Prescribed burn along the Rio Grande to reduce the occurance of tamerisk and restore the floodplain environment.

NPS/Big Bend National Park

Fire in the Desert

The lower elevation desert contains mosaics of shrubs and grasses, and mixes of both depending on landform. Conditions prior to grazing can only be inferred. Mule train owners cut Chino grama, and perhaps tobosagrass to feed their animals.

Early settlers such as J.O. Langford described grasses as abundant “knee deep to a horse…only the tallest of the desert plants stood out above it.” Others referred to periodic abundant grass and although these ranchers lacked scientist’s trained eyes, they knew grass turned cows into money. Overgrazing led to sheet and rill erosion, channel cutting and conversion to more drought tolerant shrubs rather than perennial grasses. Recent research estimated it takes from 25-40 years for overgrazed sites to recover comparable vegetation, with recovery highly dependent on moisture.

That fire is the primary shaper of these ecosystems is debated. Above average precipitation in the growing season and availability of seed sources may lead to greater establishment of grasses. Fire is expected to be infrequent in these low biomass/density areas where landform shapes moisture conditions.

The fire history data and precipitation records from 1948 to 2003, suggest that there is strong relationship between the amount of area burned in Big Bend National Park and the adjacent surrounding area and the amount of precipitation received in preceding years. Grass is the primary carrier of fire at the park and the amount of grass increases with increasing precipitation. In drought years grass production is low and any grass grown in a preceding wet period will decrease thus limiting fire spread. However, during wetter periods more grass is produced and the ability of fire to spread increases. The drought of the 1950s and the most recent drought of the late 1990s resulted in limited burned area.
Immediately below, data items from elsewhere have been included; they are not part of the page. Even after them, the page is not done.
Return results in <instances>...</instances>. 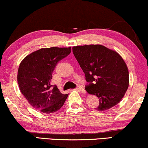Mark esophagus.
<instances>
[{
    "label": "esophagus",
    "instance_id": "obj_1",
    "mask_svg": "<svg viewBox=\"0 0 148 148\" xmlns=\"http://www.w3.org/2000/svg\"><path fill=\"white\" fill-rule=\"evenodd\" d=\"M78 90H79L80 92L81 93H83V94H85L86 93V91H85V89H84V88L82 87V86H79V87H78Z\"/></svg>",
    "mask_w": 148,
    "mask_h": 148
}]
</instances>
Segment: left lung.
<instances>
[{"label":"left lung","instance_id":"8db88e82","mask_svg":"<svg viewBox=\"0 0 148 148\" xmlns=\"http://www.w3.org/2000/svg\"><path fill=\"white\" fill-rule=\"evenodd\" d=\"M72 52L85 73L86 91L99 98L96 109L103 111L118 104L129 85L128 70L121 56L102 45L74 46Z\"/></svg>","mask_w":148,"mask_h":148}]
</instances>
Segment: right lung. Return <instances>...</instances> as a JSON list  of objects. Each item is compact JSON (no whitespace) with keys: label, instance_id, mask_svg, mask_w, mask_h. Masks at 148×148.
<instances>
[{"label":"right lung","instance_id":"obj_1","mask_svg":"<svg viewBox=\"0 0 148 148\" xmlns=\"http://www.w3.org/2000/svg\"><path fill=\"white\" fill-rule=\"evenodd\" d=\"M71 52V48L52 47L33 52L23 59L18 72V83L23 96L35 109L52 113L62 107L68 94L51 84L57 63Z\"/></svg>","mask_w":148,"mask_h":148}]
</instances>
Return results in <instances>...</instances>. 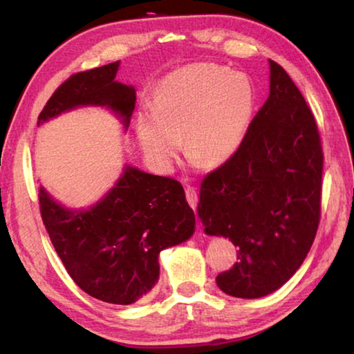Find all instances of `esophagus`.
Returning a JSON list of instances; mask_svg holds the SVG:
<instances>
[{"instance_id": "obj_1", "label": "esophagus", "mask_w": 354, "mask_h": 354, "mask_svg": "<svg viewBox=\"0 0 354 354\" xmlns=\"http://www.w3.org/2000/svg\"><path fill=\"white\" fill-rule=\"evenodd\" d=\"M185 200H187L192 209H196V205H198V194H196V190L194 187L185 189Z\"/></svg>"}]
</instances>
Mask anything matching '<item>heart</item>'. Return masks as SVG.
I'll return each instance as SVG.
<instances>
[{"instance_id": "b5f03b06", "label": "heart", "mask_w": 354, "mask_h": 354, "mask_svg": "<svg viewBox=\"0 0 354 354\" xmlns=\"http://www.w3.org/2000/svg\"><path fill=\"white\" fill-rule=\"evenodd\" d=\"M256 95L247 76L215 64H192L165 76L154 107L140 112L137 134L147 159L167 171L179 145L206 169L226 164L243 143Z\"/></svg>"}]
</instances>
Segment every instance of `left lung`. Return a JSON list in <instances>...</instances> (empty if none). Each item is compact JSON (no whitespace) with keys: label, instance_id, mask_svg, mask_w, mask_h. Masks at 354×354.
Returning <instances> with one entry per match:
<instances>
[{"label":"left lung","instance_id":"left-lung-1","mask_svg":"<svg viewBox=\"0 0 354 354\" xmlns=\"http://www.w3.org/2000/svg\"><path fill=\"white\" fill-rule=\"evenodd\" d=\"M322 173L314 113L287 71L270 61V95L243 143L201 183L206 234L237 247V262L215 278L221 290L259 298L292 278L319 230Z\"/></svg>","mask_w":354,"mask_h":354}]
</instances>
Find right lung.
Masks as SVG:
<instances>
[{
	"mask_svg": "<svg viewBox=\"0 0 354 354\" xmlns=\"http://www.w3.org/2000/svg\"><path fill=\"white\" fill-rule=\"evenodd\" d=\"M120 62L71 75L41 109L37 124L76 106H107L128 127L136 91L115 81ZM40 215L71 279L93 298L131 304L158 283L159 253L194 234L195 214L179 181L127 167L87 211L57 205L40 187Z\"/></svg>",
	"mask_w": 354,
	"mask_h": 354,
	"instance_id": "obj_1",
	"label": "right lung"
}]
</instances>
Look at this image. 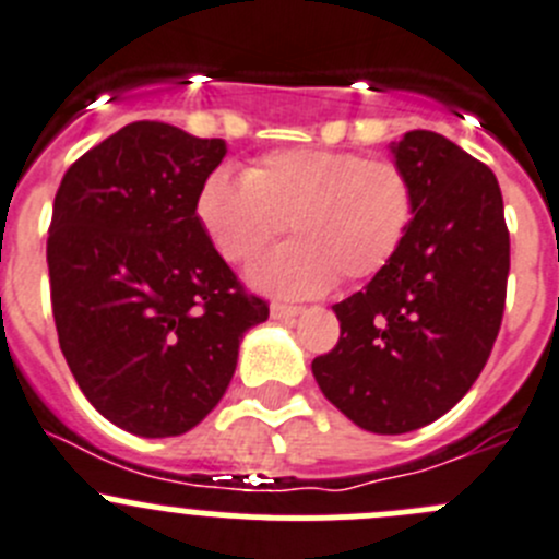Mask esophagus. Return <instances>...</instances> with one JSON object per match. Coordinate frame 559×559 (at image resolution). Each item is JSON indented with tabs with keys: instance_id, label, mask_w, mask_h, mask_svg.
Here are the masks:
<instances>
[{
	"instance_id": "1",
	"label": "esophagus",
	"mask_w": 559,
	"mask_h": 559,
	"mask_svg": "<svg viewBox=\"0 0 559 559\" xmlns=\"http://www.w3.org/2000/svg\"><path fill=\"white\" fill-rule=\"evenodd\" d=\"M301 312H305V307L280 305V301H276V305H271V318H274V321H296Z\"/></svg>"
}]
</instances>
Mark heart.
I'll use <instances>...</instances> for the list:
<instances>
[{"label":"heart","mask_w":559,"mask_h":559,"mask_svg":"<svg viewBox=\"0 0 559 559\" xmlns=\"http://www.w3.org/2000/svg\"><path fill=\"white\" fill-rule=\"evenodd\" d=\"M197 222L216 252L243 263L280 233L294 241L254 260L252 288L283 299L326 294L340 276L370 280L397 254L414 219L412 178L386 158L288 147L236 175L219 167L197 191Z\"/></svg>","instance_id":"obj_1"}]
</instances>
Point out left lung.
<instances>
[{
  "label": "left lung",
  "mask_w": 559,
  "mask_h": 559,
  "mask_svg": "<svg viewBox=\"0 0 559 559\" xmlns=\"http://www.w3.org/2000/svg\"><path fill=\"white\" fill-rule=\"evenodd\" d=\"M390 153L412 178V227L365 290L332 307L340 343L312 376L359 428L408 433L480 376L502 323L510 238L497 178L455 142L408 131Z\"/></svg>",
  "instance_id": "obj_1"
}]
</instances>
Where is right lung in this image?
I'll return each instance as SVG.
<instances>
[{
    "instance_id": "add662e5",
    "label": "right lung",
    "mask_w": 559,
    "mask_h": 559,
    "mask_svg": "<svg viewBox=\"0 0 559 559\" xmlns=\"http://www.w3.org/2000/svg\"><path fill=\"white\" fill-rule=\"evenodd\" d=\"M225 153V140L140 120L84 153L55 197L60 348L84 397L145 439L203 423L243 334L269 318L197 222V191Z\"/></svg>"
}]
</instances>
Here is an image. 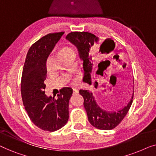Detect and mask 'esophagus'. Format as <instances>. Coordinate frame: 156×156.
Instances as JSON below:
<instances>
[{"instance_id": "obj_1", "label": "esophagus", "mask_w": 156, "mask_h": 156, "mask_svg": "<svg viewBox=\"0 0 156 156\" xmlns=\"http://www.w3.org/2000/svg\"><path fill=\"white\" fill-rule=\"evenodd\" d=\"M79 92V90L76 89H73V93L74 94H77Z\"/></svg>"}]
</instances>
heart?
Returning <instances> with one entry per match:
<instances>
[{"instance_id":"b5f03b06","label":"heart","mask_w":156,"mask_h":156,"mask_svg":"<svg viewBox=\"0 0 156 156\" xmlns=\"http://www.w3.org/2000/svg\"><path fill=\"white\" fill-rule=\"evenodd\" d=\"M73 52H74V50H73V48H70V47H68V46H64L59 50V54L62 57V58H64L65 56H67V55Z\"/></svg>"}]
</instances>
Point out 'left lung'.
Returning <instances> with one entry per match:
<instances>
[{
    "mask_svg": "<svg viewBox=\"0 0 156 156\" xmlns=\"http://www.w3.org/2000/svg\"><path fill=\"white\" fill-rule=\"evenodd\" d=\"M67 39L75 44L80 52V58L83 60V68L84 71V76L83 81L87 84H91V74L92 71V59H91V51L98 43L99 39L94 35L88 32H71L67 35ZM109 39L104 40L100 45V49L102 47L107 45ZM99 65L98 67L99 68ZM99 69L97 71V73ZM97 88V85H94ZM80 95L84 98V106L87 111L88 120L94 127L101 130H111L116 127L120 123L131 107L133 102V95L127 105L118 112H108L102 110L97 105L94 101L92 93L88 90H80Z\"/></svg>",
    "mask_w": 156,
    "mask_h": 156,
    "instance_id": "obj_1",
    "label": "left lung"
}]
</instances>
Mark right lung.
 <instances>
[{
    "mask_svg": "<svg viewBox=\"0 0 156 156\" xmlns=\"http://www.w3.org/2000/svg\"><path fill=\"white\" fill-rule=\"evenodd\" d=\"M64 34L49 33L32 44L27 52L21 79L23 105L32 122L43 131H55L69 119V101L72 89L63 87L57 98L44 94L48 57Z\"/></svg>",
    "mask_w": 156,
    "mask_h": 156,
    "instance_id": "add662e5",
    "label": "right lung"
}]
</instances>
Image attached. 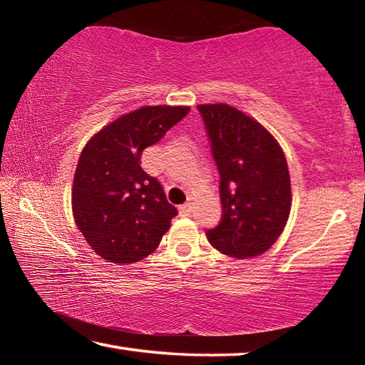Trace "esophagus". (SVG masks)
<instances>
[{"label":"esophagus","instance_id":"esophagus-1","mask_svg":"<svg viewBox=\"0 0 365 365\" xmlns=\"http://www.w3.org/2000/svg\"><path fill=\"white\" fill-rule=\"evenodd\" d=\"M191 211H193V205L191 202H185L183 206H180V212L185 215H188Z\"/></svg>","mask_w":365,"mask_h":365}]
</instances>
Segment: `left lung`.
<instances>
[{
	"instance_id": "8db88e82",
	"label": "left lung",
	"mask_w": 365,
	"mask_h": 365,
	"mask_svg": "<svg viewBox=\"0 0 365 365\" xmlns=\"http://www.w3.org/2000/svg\"><path fill=\"white\" fill-rule=\"evenodd\" d=\"M220 175V224L206 232L215 250L248 259L267 251L287 225L292 183L285 154L261 123L225 103L200 104Z\"/></svg>"
}]
</instances>
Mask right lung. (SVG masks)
I'll use <instances>...</instances> for the list:
<instances>
[{
  "label": "right lung",
  "instance_id": "add662e5",
  "mask_svg": "<svg viewBox=\"0 0 365 365\" xmlns=\"http://www.w3.org/2000/svg\"><path fill=\"white\" fill-rule=\"evenodd\" d=\"M188 113V106L135 109L103 127L80 153L72 212L98 256L132 264L156 251L177 209L156 178L141 169V153Z\"/></svg>",
  "mask_w": 365,
  "mask_h": 365
}]
</instances>
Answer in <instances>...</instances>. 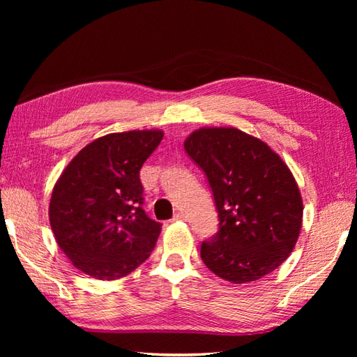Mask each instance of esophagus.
I'll return each instance as SVG.
<instances>
[{
  "mask_svg": "<svg viewBox=\"0 0 357 357\" xmlns=\"http://www.w3.org/2000/svg\"><path fill=\"white\" fill-rule=\"evenodd\" d=\"M184 218H185V216H184V213H181V211H178V213L173 216L172 221H184Z\"/></svg>",
  "mask_w": 357,
  "mask_h": 357,
  "instance_id": "1",
  "label": "esophagus"
}]
</instances>
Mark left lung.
I'll list each match as a JSON object with an SVG mask.
<instances>
[{"label": "left lung", "mask_w": 357, "mask_h": 357, "mask_svg": "<svg viewBox=\"0 0 357 357\" xmlns=\"http://www.w3.org/2000/svg\"><path fill=\"white\" fill-rule=\"evenodd\" d=\"M184 149L206 173L219 230L201 257L216 276L247 284L275 271L298 242L304 204L293 173L259 138L234 127H201Z\"/></svg>", "instance_id": "left-lung-1"}]
</instances>
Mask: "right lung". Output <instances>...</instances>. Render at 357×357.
Returning a JSON list of instances; mask_svg holds the SVG:
<instances>
[{"label":"right lung","mask_w":357,"mask_h":357,"mask_svg":"<svg viewBox=\"0 0 357 357\" xmlns=\"http://www.w3.org/2000/svg\"><path fill=\"white\" fill-rule=\"evenodd\" d=\"M162 130L109 133L79 150L53 187L49 221L58 247L84 275L127 276L150 256L161 224L142 210L139 170Z\"/></svg>","instance_id":"1"}]
</instances>
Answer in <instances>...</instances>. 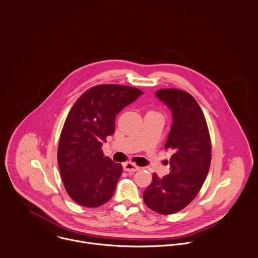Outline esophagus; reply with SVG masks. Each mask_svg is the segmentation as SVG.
I'll return each instance as SVG.
<instances>
[{
    "label": "esophagus",
    "mask_w": 258,
    "mask_h": 258,
    "mask_svg": "<svg viewBox=\"0 0 258 258\" xmlns=\"http://www.w3.org/2000/svg\"><path fill=\"white\" fill-rule=\"evenodd\" d=\"M122 166H123V170L127 171V172H136V171H138L140 169V167H138L137 165H135L134 163H131V162H126Z\"/></svg>",
    "instance_id": "34e87169"
}]
</instances>
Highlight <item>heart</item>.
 I'll list each match as a JSON object with an SVG mask.
<instances>
[{
	"label": "heart",
	"instance_id": "b5f03b06",
	"mask_svg": "<svg viewBox=\"0 0 258 258\" xmlns=\"http://www.w3.org/2000/svg\"><path fill=\"white\" fill-rule=\"evenodd\" d=\"M150 113H157V112H154V111H150ZM159 114V113H158Z\"/></svg>",
	"mask_w": 258,
	"mask_h": 258
}]
</instances>
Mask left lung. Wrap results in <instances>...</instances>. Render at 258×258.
Segmentation results:
<instances>
[{
  "label": "left lung",
  "instance_id": "left-lung-1",
  "mask_svg": "<svg viewBox=\"0 0 258 258\" xmlns=\"http://www.w3.org/2000/svg\"><path fill=\"white\" fill-rule=\"evenodd\" d=\"M155 94L172 111L173 122L164 148L174 154L169 162L170 173L163 178L154 173L143 197L151 210L170 215L188 206L201 190L209 173L212 146L205 115L190 94L179 89Z\"/></svg>",
  "mask_w": 258,
  "mask_h": 258
}]
</instances>
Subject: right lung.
I'll return each instance as SVG.
<instances>
[{"mask_svg":"<svg viewBox=\"0 0 258 258\" xmlns=\"http://www.w3.org/2000/svg\"><path fill=\"white\" fill-rule=\"evenodd\" d=\"M142 94L130 86L98 85L85 91L70 110L57 163L64 188L78 205L97 208L112 198L122 166L105 157L101 147L114 134L116 115Z\"/></svg>","mask_w":258,"mask_h":258,"instance_id":"right-lung-1","label":"right lung"}]
</instances>
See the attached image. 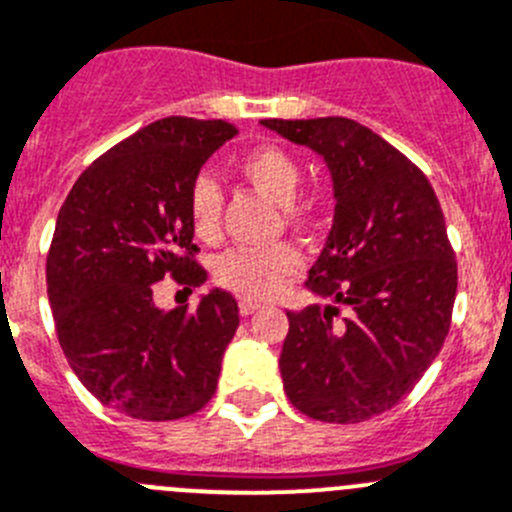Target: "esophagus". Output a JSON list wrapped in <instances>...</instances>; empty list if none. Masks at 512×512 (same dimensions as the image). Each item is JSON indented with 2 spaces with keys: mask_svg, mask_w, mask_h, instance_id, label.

Fire in the Chisos Mountains

Preliminary research in the Chisos Mountains conservatively indicates that lightning-caused fires burned through the high woodland forests about once every 13 years. Studies in other mountainous parts of the Southwest suggest that many areas experienced fires as often as every five years. The last sizable fire in the Chisos was in 1903. Lack of fire is attributed to grazing (from 1880s to 1940s), drought (in 1890s and 1950s especially) and suppression (since grazing) which promoted shrub growth over grasses.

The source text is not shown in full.